## Exercise details
Answer these questions about the cultural letter:
(a) Which store did the writer try to enter without a basket before last Christmas?
(b) What kind of store did Rachael take the twins to?
(c) Where do many households with small children keep an opened juice container?

Cultural letter #15  Values

Dear friends,

Here's the promised cultural letter...

Many of you are somewhat "new" to this email list since I've started sending cultural letters a few years ago.  For the "old timers", If I repeat something, please forgive me.

When a missionary from the USA or Canada goes to a culture like Poland, it is easy to think that everything is the same as in his/her home culture, since the people look the same.  It is important that we remember there are basic differences in the thought processes, value system, and general upbringing in many of the people.  They aren't "the same" in many ways.  I wanted to give you a few "funny differences" to us.

* You have to have a basket if you go into some stores.

When we first came, it was prevalent, virtually everywhere, but thankfully this tradition has somewhat faded away. However, before this last Christmas, I tried to walk into the toy wholesale store without a basket, and the girl who was standing around watching people told me to get a basket. I told her that I was going to buy "more" and needed a regular "push cart type basket", and not just a plastic hand held one. She said, OK.  They apparently are pretty strict. When we were first in Poland, I tried to walk into a large supermarket without a basket as I had forgotten one thing and wanted to run really quickly and get it, and the guard standing on duty wouldn't let me in the store without a basket.  Talk about control! (I didn't like it, and still don't like it.)  When our friends, the twins, as some of you may recognize them, first went to the states to go to BJU, my sister, Rachael, took them to a BigK as she needed a card of some kind. She was amused how upset they were that she didn't stop to get a basket. To her that was really strange..."get a basket when all I wanted was a card?"   No one has explained why they have this rule, except possibly as "crowd control" and the hopes that if you are busy pushing a basket, or holding one, you have fewer fingers available to shoplift.  ??? 

*Drinking cold drinks in the wintertime is strange, and giving cold drinks to small children is negligence and will certainly cause sickness!

The first time I took Daniel (he was young 2), to an older Polish lady's apartment, she offered him some juice. I said, "Sure, that would be great," and she pulled it out of the 'fridge and apologized because it had just come from the refrigerator.  I thought that this was very strange indeed since I thought the refrigerator was where the juice was SUPPOSED to be kept.  Since then, I've seen that many of them keep the opened juice container on the counter if they have small children in the house.  They are convinced the child will get sick if they drink cold things, but especially during the winter. Of course this is humorous to us, because our kids would be constantly sick if this were true.  What isn't humorous is when I see people actually yelling at their children if they drink something cold and telling them rather loudly..."Look, now you'll get sick!"  etc if their kid drinks a cold soda pop.  I think the younger generation prefers cold, as my children said that the soft drink machines at school are pretty busy even now, when the temps are below freezing.

## Data shown
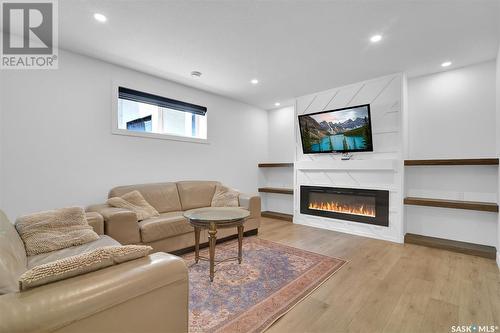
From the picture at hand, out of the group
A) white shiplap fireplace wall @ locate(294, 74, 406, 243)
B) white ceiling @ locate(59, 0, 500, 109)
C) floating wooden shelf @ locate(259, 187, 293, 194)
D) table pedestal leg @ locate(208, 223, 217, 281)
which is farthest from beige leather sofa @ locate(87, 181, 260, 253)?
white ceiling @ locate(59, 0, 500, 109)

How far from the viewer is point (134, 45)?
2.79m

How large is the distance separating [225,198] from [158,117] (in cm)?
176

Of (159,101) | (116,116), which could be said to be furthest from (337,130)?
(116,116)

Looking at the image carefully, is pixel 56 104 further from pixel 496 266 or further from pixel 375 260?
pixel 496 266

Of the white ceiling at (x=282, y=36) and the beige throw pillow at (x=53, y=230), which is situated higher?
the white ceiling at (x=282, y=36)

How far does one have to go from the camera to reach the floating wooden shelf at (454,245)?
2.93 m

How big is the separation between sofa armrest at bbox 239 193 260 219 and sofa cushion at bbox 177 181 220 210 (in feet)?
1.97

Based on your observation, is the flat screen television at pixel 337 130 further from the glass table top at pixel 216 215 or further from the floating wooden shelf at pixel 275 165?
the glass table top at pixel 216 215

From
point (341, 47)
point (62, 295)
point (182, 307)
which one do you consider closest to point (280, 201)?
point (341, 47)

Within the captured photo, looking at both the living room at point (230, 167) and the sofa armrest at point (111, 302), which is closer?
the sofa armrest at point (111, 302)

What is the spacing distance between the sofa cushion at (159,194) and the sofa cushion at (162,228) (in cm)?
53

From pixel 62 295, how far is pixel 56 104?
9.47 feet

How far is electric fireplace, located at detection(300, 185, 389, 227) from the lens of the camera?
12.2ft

...

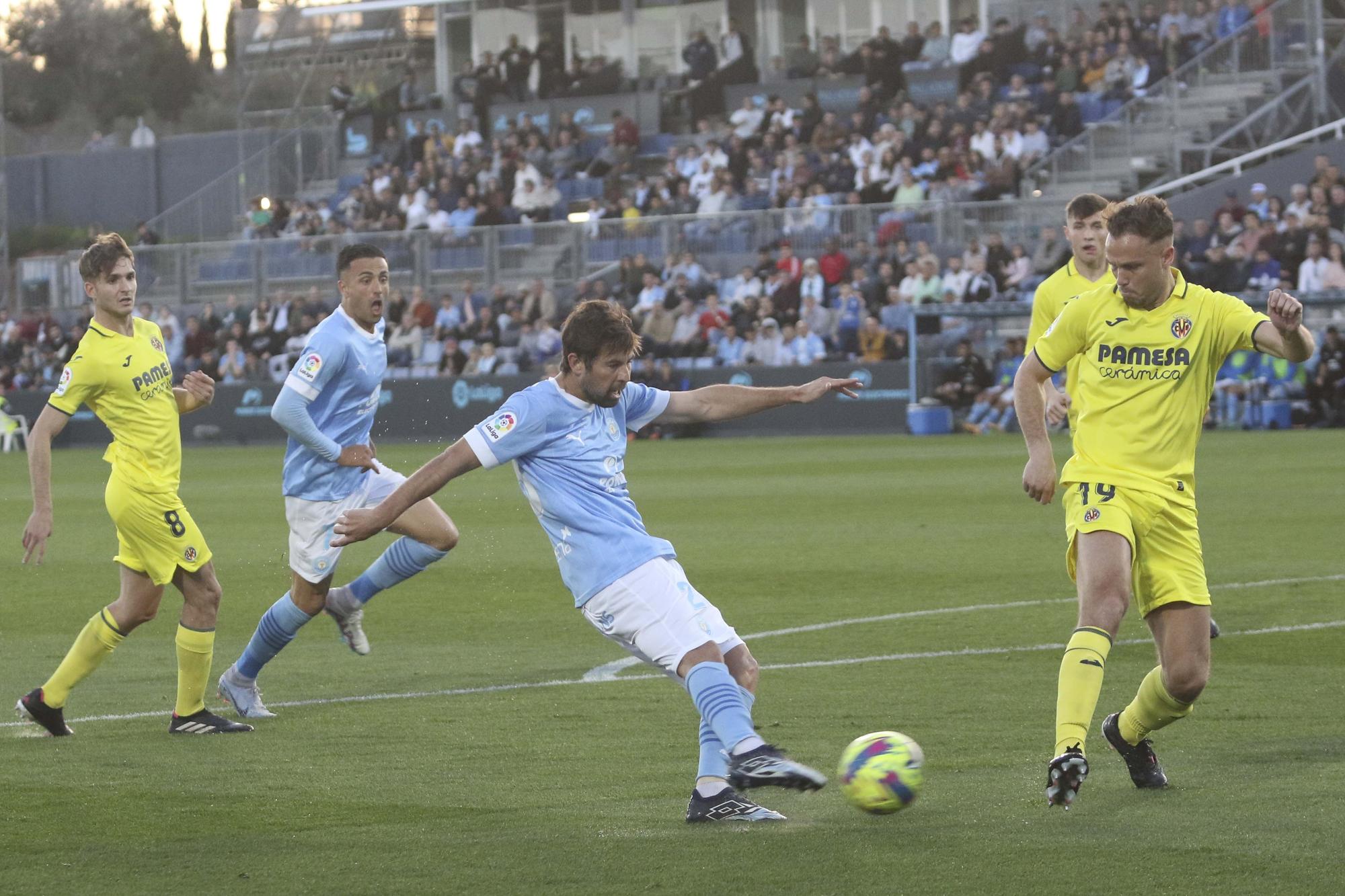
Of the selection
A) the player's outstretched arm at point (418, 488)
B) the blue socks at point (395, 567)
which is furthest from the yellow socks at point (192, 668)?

## Finished task
(a) The toy wholesale store.
(b) A BigK.
(c) On the counter.